Immigrants in America always support and advocate for diversity, tolerance, strenuous rejection of “otherness”, and secularism. Because they are the very stakeholders in this. It is the immigrants in any society, especially American, who are at the receiving end of racism. Immigrants bring with them their peculiar lifestyle, including religion. Most importantly, the Indian diaspora in America supports freedom of speech, religion, and other such awesome rights. However, in a perfect case of sheer hypocrisy, the same is not advocated for in their home country or in the now India-annexed Jammu and Kashmir. Even the Indian-American comedian, Hasan Minhaj, wasn’t allowed to enter the NRG Stadium because of his critique of Modi in the past.

Modi was labelled the “Butcher of Gujarat” for his direct role in killing over a thousand Muslims in the province where he was the chief minister. He was banned from entering the US for that worst form of state terrorism. He annexed Kashmir on August 5 — which has been under lockdown since — converting it into something worse than an open-air prison, which was its status pre-August 5. The Indian diaspora in America generally, and in Houston specifically, have shown that the saffron scarf-wearing Hindutva extremists are not confined to India.

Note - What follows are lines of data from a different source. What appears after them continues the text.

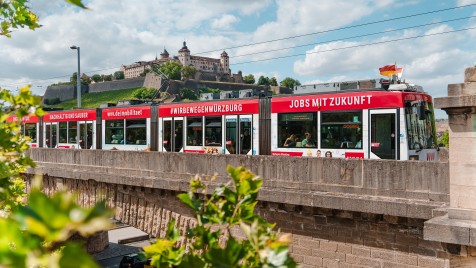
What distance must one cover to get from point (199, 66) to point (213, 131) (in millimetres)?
147375

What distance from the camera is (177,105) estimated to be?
1833 centimetres

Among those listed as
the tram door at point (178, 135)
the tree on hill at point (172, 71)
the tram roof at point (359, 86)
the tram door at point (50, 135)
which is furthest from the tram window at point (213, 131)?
the tree on hill at point (172, 71)

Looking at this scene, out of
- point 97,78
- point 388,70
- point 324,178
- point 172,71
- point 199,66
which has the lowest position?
point 324,178

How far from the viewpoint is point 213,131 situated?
17.0 meters

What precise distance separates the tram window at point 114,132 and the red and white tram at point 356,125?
7.82 meters

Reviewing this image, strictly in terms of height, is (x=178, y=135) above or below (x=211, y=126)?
below

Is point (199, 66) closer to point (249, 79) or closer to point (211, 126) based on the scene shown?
point (249, 79)

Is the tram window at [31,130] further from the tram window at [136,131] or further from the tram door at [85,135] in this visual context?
the tram window at [136,131]

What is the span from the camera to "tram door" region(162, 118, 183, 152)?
714 inches

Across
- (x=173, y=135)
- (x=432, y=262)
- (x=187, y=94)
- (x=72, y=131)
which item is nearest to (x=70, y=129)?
(x=72, y=131)

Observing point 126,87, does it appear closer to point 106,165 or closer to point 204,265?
point 106,165

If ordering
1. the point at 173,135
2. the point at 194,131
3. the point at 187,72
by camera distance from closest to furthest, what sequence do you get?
1. the point at 194,131
2. the point at 173,135
3. the point at 187,72

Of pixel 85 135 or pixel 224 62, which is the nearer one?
pixel 85 135

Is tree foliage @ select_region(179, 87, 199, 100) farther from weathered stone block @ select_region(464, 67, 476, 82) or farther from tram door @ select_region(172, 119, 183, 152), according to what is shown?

While in America, they advocate tolerance, diversity, and other such acceptable norms of society. However, for their home country, they support the very racism they demand an escape from in America. They are aggrieved when the redneck Aryan White in America hate them and cannot differentiate them from an Arab or Pakistani. But for India, they support the very Nazi-style RSS-driven hatred for non-Hindus.

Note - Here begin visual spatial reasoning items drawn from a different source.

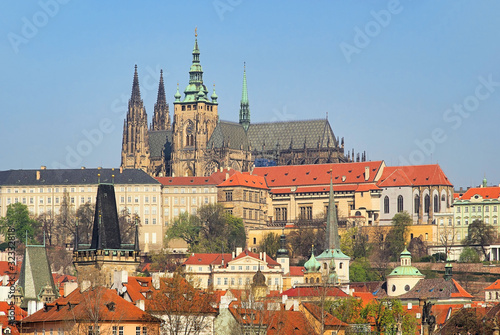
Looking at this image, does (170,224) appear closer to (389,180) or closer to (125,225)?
(125,225)

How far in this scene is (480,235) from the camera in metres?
158

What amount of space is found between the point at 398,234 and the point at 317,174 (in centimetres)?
2267

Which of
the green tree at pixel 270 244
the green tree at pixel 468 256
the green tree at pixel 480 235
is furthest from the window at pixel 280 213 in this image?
the green tree at pixel 468 256

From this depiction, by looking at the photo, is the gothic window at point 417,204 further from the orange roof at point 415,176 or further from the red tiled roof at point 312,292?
the red tiled roof at point 312,292

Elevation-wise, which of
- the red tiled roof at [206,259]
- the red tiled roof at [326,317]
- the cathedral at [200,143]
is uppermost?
the cathedral at [200,143]

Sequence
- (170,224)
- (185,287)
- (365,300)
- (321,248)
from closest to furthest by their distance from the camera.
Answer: (185,287) < (365,300) < (321,248) < (170,224)

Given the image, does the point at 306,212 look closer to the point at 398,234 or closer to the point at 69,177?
the point at 398,234

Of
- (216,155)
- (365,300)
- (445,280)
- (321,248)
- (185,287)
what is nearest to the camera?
(185,287)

Kashmiris cannot access medical supplies, kids cannot go to school, people cannot bury their dead, young boys cannot play cricket or football, which was their only escape from the suffocation of the open-air prison. Kashmiris are barred from frequenting large mosques because the Indian government fears large gatherings. The Indian-Americans support the right to freedom of association, but only in America. They support inter-mingling of races in America but not in India, where a lower-caste Dalit can lose his life for riding a horse. These facts cannot be compartmentalised. Modi is supported because he built toilets for hundreds of thousands of Indians, yet staying non-committal over the incarceration of 8 million in Kashmir is textbook hypocrisy. Claiming to support Modi for what he is doing for India, which is a fiction by the way, but ignoring how he rendered almost 2 million residents of Assam stateless, is cherry-picking reasons to rationalise one’s own bigotry.

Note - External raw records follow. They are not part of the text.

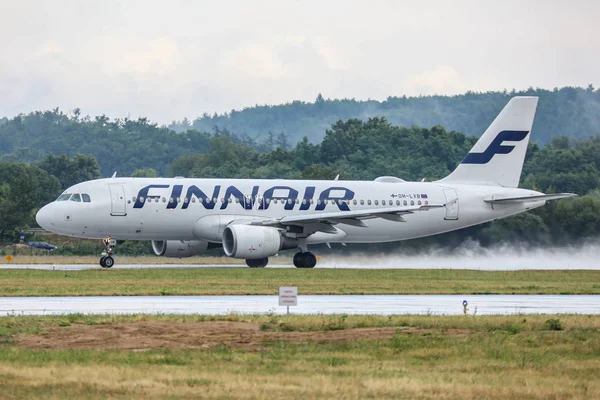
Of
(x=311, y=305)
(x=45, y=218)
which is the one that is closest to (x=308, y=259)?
(x=45, y=218)

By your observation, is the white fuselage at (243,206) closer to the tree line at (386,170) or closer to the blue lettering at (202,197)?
the blue lettering at (202,197)

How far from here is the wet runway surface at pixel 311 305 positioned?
27125mm

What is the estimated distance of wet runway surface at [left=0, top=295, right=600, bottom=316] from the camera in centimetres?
2712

For the angels of peace, there is a lesson to be learnt in Modi’s speech. Loud cheers from the crowd at the NRG Stadium came when Modi merely hinted at Pakistan as a state sponsor of terrorism and when Modi said that the time has come for India to fight against these supporters of terror, hinting at Pakistan. The angels of peace should smell the coffee. Many coffee outlets are serving not too far from the UN building in New York. I am a Pakistani-American and I will never apologise for Pakistan and never advocate for peace with a country that never accepted Pakistan’s existence. Let someone else take over who can stand up hard, very hard for Pakistan.

Published in The Express Tribune, September 26th, 2019.